Question

If A=\left\\{ 3,6,12,15,18,21 \right\\}, B=\left\\{ 4,8,12,16,20 \right\\}, C=\left\\{ 2,4,6,8,10,12,14,16 \right\\} and D=\left\\{ 5,10,15,20 \right\\}, then find:
(i) A-D
(ii) B-A

Answer 1

Hint: We know that the difference of any two sets say A and B i.e. (A-B) is a set which contains all the elements of A which are not present in set B. Using this concept, we can find the sets A-D and B-A.
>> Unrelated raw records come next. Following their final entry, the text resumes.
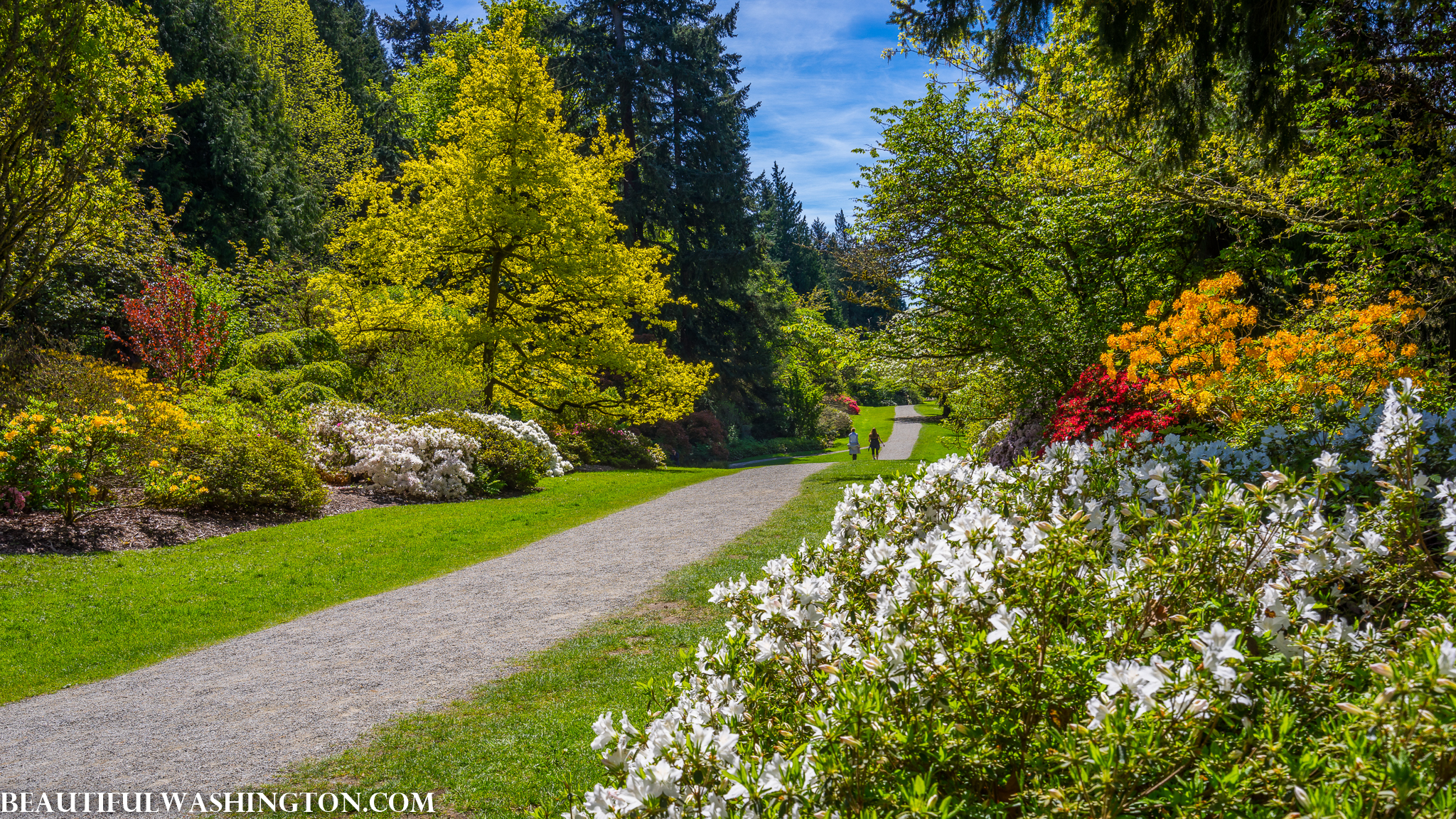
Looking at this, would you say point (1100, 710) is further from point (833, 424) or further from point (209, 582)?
point (833, 424)

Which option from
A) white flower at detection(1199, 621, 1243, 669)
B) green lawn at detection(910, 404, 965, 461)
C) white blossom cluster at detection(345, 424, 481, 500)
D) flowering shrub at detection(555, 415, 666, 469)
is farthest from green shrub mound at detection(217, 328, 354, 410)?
white flower at detection(1199, 621, 1243, 669)

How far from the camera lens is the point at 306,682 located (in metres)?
4.82

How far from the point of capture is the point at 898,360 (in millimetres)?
13664

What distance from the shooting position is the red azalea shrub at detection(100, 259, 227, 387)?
1395cm

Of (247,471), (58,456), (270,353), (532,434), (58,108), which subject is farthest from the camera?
(270,353)

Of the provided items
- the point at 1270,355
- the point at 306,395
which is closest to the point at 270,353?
the point at 306,395

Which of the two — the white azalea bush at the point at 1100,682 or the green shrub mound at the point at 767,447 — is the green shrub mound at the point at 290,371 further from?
the green shrub mound at the point at 767,447

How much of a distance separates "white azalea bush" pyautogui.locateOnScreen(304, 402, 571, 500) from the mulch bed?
6.30 feet

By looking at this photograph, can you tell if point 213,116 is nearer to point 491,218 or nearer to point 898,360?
point 491,218

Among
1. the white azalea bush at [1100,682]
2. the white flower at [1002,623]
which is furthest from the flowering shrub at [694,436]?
the white flower at [1002,623]

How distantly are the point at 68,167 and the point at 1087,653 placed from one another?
474 inches

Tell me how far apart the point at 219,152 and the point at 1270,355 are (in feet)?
88.5

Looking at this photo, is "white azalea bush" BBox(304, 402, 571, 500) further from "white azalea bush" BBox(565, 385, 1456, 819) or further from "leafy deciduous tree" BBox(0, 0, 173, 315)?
"white azalea bush" BBox(565, 385, 1456, 819)

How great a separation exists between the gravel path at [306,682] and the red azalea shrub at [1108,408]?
3900mm
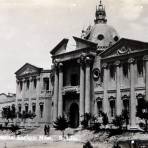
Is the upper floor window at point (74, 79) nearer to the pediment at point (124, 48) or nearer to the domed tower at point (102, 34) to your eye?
the domed tower at point (102, 34)

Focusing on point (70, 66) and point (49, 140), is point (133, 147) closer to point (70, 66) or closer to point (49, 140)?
point (49, 140)

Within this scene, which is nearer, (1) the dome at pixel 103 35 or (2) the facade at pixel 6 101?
(1) the dome at pixel 103 35

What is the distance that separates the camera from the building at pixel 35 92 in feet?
197

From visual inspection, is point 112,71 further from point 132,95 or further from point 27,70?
point 27,70

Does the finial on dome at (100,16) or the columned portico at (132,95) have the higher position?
the finial on dome at (100,16)

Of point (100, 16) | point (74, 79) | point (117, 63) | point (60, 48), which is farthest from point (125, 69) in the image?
point (100, 16)

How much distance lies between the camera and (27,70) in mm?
65062

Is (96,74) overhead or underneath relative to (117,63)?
underneath

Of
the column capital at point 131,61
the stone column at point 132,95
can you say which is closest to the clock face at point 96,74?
the column capital at point 131,61

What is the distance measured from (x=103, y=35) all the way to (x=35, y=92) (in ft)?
48.9

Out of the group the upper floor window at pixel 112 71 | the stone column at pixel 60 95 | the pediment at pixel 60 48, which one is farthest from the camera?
the pediment at pixel 60 48

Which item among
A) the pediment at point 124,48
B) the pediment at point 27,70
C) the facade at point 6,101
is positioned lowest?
the facade at point 6,101

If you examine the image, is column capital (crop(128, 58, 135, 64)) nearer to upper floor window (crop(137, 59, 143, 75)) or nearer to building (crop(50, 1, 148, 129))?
building (crop(50, 1, 148, 129))

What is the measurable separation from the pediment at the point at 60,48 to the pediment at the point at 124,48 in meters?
8.89
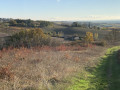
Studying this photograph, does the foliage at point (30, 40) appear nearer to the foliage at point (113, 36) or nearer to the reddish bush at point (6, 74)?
the reddish bush at point (6, 74)

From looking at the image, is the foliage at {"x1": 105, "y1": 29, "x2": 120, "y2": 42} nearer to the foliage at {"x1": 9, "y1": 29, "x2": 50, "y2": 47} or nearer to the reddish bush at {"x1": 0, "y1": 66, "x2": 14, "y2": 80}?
the foliage at {"x1": 9, "y1": 29, "x2": 50, "y2": 47}

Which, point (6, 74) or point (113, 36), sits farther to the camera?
point (113, 36)

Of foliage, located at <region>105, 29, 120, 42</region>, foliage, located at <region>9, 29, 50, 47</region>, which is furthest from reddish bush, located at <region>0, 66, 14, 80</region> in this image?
foliage, located at <region>105, 29, 120, 42</region>

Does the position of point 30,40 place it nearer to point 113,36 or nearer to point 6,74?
point 6,74

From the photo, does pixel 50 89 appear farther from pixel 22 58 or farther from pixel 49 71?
pixel 22 58

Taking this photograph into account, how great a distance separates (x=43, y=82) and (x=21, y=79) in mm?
1146

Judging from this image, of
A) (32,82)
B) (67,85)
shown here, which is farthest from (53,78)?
(32,82)

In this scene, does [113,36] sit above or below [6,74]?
below

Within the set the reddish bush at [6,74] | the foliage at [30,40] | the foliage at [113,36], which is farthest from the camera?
the foliage at [113,36]

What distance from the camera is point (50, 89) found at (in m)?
6.56

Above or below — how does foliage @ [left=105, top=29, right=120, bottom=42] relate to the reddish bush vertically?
below

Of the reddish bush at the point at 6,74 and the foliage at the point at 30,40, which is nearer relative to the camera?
the reddish bush at the point at 6,74

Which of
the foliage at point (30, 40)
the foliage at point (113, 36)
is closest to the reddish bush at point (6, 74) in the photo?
the foliage at point (30, 40)

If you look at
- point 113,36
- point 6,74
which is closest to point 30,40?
point 6,74
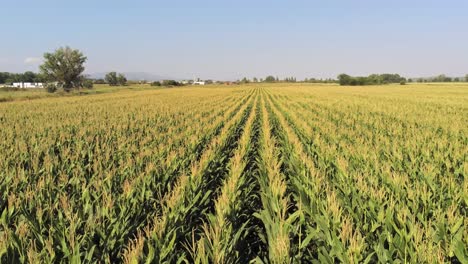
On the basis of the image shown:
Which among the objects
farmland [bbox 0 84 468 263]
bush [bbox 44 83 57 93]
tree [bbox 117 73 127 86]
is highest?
tree [bbox 117 73 127 86]

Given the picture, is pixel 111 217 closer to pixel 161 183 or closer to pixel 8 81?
pixel 161 183

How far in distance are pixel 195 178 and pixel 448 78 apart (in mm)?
186186

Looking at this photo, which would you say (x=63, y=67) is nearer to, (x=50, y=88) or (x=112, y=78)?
(x=50, y=88)

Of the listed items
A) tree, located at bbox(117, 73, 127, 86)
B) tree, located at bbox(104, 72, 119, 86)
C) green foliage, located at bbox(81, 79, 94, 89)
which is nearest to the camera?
green foliage, located at bbox(81, 79, 94, 89)

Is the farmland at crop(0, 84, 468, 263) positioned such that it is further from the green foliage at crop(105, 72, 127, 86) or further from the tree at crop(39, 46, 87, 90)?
the green foliage at crop(105, 72, 127, 86)

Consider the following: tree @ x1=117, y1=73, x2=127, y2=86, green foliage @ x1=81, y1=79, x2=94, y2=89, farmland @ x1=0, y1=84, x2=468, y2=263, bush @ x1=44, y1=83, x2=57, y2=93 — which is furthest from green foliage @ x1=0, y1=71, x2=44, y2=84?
farmland @ x1=0, y1=84, x2=468, y2=263

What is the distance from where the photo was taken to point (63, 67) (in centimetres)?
6712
Complete step-by-step answer:
We have been given sets as follows:
A=\left\\{ 3,6,12,15,18,21 \right\\}
B=\left\\{ 4,8,12,16,20 \right\\}
C=\left\\{ 2,4,6,8,10,12,14,16 \right\\}
D=\left\\{ 5,10,15,20 \right\\}
Now we know that the difference between any two sets A and B i.e. (A-B) is a set that contains all the elements of A which are not present in set B.
(i) A-D
\Rightarrow A-D=\left\\{ 3,6,12,15,18,21 \right\\}-\left\\{ 5,10,15,20 \right\\}
Since the element ’15’ of A is also present in set D. So we will exclude it to get (A-D).
\Rightarrow A-D=\left\\{ 3,6,12,18,21 \right\\}
(ii) B-A
\Rightarrow B-A=\left\\{ 4,8,12,16,20 \right\\}-\left\\{ 3,6,12,15,18,21 \right\\}
Since the element 12 of B is also present in the set A. So we will exclude it to get (B-A).
\Rightarrow B-A=\left\\{ 4,8,16,20 \right\\}
Therefore, we get,
(i) A-D=\left\\{ 3,6,12,18,21 \right\\}
(ii) B-A=\left\\{ 4,8,16,20 \right\\}

Note: Be careful while finding the difference of two sets and check that in (A-D) the sets only contain the elements of A which are not present in set D and similarly of (B-A) also. Also, remember that a set is a well-defined collection of distinct objects so make sure that our sets don’t contain any repetitive elements.